Terrorism is increasing. According to the Global Terrorism Database at the University of Maryland, groups connected with Al-Qaida and the Islamic State in Iraq and the Levant committed close to 200 attacks per year from 2007 to 2010, a number that grew by more than 200 percent, to about 600 attacks, in 2013.
Since 9/11, the study of terrorism has also increased. Now you might think that more study would lead to more effective antiterrorism policies and thus to less terrorism. But on the face of it, this does not seem to be happening. What has gone wrong?
The answer is that we have not been conducting the right kind of studies. According to a 2008 review of terrorism literature in the journal Psicothema, only 3 percent of articles from peer-reviewed sources appeared to be rooted in empirical analysis, and in general there was an "almost complete absence of evaluation research" concerning antiterrorism strategies.

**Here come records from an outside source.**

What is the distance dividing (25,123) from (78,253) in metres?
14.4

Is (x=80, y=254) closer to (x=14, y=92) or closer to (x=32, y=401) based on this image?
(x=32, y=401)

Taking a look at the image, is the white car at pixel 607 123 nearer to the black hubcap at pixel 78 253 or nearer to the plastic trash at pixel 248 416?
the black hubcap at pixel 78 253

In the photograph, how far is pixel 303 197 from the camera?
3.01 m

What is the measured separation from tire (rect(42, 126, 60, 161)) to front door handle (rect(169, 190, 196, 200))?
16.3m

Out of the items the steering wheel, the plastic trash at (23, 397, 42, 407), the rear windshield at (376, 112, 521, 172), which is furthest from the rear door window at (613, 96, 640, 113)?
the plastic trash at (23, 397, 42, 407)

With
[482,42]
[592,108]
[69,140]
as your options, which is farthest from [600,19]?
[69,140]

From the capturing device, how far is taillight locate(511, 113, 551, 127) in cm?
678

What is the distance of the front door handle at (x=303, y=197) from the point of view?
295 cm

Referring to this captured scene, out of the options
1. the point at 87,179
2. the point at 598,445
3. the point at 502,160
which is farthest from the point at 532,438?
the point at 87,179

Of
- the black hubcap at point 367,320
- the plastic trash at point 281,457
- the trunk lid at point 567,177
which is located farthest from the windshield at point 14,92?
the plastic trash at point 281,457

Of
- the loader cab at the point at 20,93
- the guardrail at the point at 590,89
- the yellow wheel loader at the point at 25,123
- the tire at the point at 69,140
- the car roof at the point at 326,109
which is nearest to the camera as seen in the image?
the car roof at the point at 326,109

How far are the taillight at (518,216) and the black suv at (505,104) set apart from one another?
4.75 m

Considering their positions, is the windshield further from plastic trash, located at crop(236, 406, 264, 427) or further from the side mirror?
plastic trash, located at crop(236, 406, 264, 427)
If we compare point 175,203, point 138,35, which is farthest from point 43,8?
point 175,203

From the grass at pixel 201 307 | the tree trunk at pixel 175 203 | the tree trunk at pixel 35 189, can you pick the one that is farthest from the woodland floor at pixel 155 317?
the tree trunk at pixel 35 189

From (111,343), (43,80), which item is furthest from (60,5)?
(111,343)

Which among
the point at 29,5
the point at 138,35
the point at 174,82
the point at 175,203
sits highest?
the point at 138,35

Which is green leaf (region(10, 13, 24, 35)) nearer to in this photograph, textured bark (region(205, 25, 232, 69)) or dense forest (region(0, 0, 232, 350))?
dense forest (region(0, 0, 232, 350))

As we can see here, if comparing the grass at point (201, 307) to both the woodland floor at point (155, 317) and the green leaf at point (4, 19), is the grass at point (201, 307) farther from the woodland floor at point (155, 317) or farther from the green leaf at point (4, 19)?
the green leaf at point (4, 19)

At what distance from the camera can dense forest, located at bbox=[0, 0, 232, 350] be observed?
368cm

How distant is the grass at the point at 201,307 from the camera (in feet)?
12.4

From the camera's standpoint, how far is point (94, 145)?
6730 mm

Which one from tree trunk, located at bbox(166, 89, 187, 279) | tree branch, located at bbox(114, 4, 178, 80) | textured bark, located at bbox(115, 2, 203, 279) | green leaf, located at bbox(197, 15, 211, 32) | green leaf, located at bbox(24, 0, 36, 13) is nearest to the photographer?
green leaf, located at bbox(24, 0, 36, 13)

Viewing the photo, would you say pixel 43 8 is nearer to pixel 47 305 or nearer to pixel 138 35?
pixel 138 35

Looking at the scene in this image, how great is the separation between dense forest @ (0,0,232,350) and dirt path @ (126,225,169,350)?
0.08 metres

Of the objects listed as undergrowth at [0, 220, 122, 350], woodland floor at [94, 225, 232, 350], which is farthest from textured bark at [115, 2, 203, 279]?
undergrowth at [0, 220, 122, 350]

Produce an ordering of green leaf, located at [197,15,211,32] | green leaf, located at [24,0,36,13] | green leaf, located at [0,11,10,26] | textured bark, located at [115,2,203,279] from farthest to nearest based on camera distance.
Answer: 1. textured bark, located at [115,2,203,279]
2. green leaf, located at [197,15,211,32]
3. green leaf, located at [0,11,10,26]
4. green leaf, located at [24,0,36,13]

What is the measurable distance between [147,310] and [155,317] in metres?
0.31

The situation cries out for the techniques of prevention science. For a given problem (such as terrorism), prevention science identifies key risk factors (such as alienation), develops interventions to modify those risk factors (such as programs to promote positive relations with the dominant culture) and tests those interventions through randomized trials. Using this methodology, scientists have identified interventions that effectively prevent problems as diverse as antisocial behavior, depression, schizophrenia, cigarette smoking, alcohol and drug abuse, academic failure, teenage pregnancy, marital discord and poverty.

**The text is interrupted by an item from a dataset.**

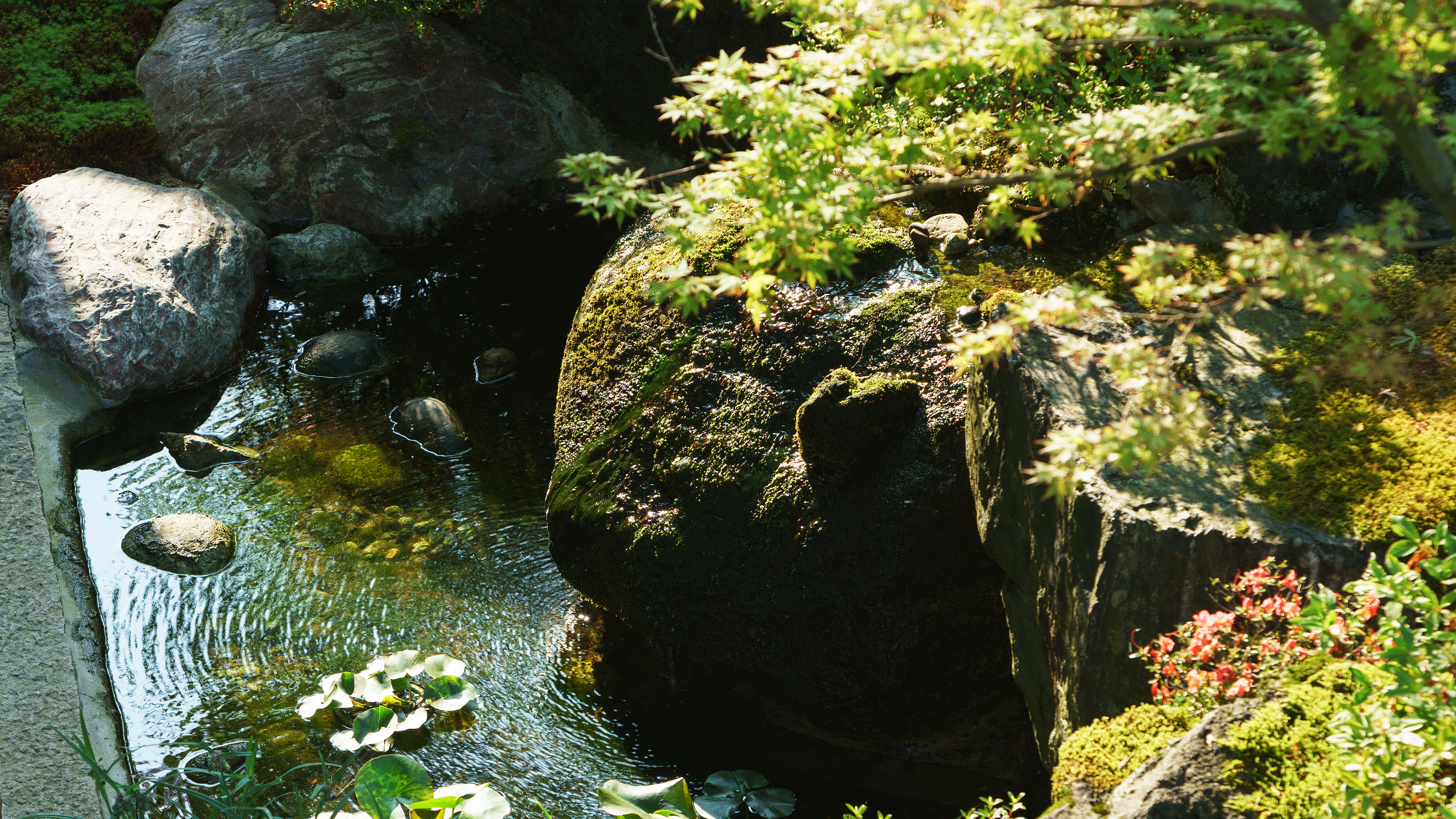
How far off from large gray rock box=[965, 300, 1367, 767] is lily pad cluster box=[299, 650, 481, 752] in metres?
2.75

Jon Baron, who leads the Coalition for Evidence-Based Policy, which advocates for the use of randomized trials to evaluate government programs, reports that his organization has been able to identify only two experimental evaluations of anti-terrorism strategies.
One of them, a field experiment reported in a paper from a World Bank office in 2012, randomly assigned 500 Afghan villages to receive a development aid program in 2007 or after 2011. The aid program had significant positive effects on economic outcomes, villagers' attitudes toward the government and villagers' perceptions of security. The aid program also reduced the number of security incidents, although that effect was not maintained after the program ended and was observed only in villages that were relatively secure before the program began.
Thus the study found an unequivocal but limited benefit of an aid program in reducing insurgent violence. I say "unequivocal," because randomizing villages to receive or not receive the aid made it extremely unlikely that differences in attitudes and security resulted from anything other than the aid program itself.
The second study was published last year in the Economic Journal. The researchers randomly assigned neighborhoods and villages in Nigeria to have, or not have, a campaign to reduce pre-election violence. The campaign made use of town meetings, theater and house-to-house distribution of material. The study found that the campaign increased empowerment to counteract violence and voter turnout, and reduced perceptions of violence and the intensity of violence.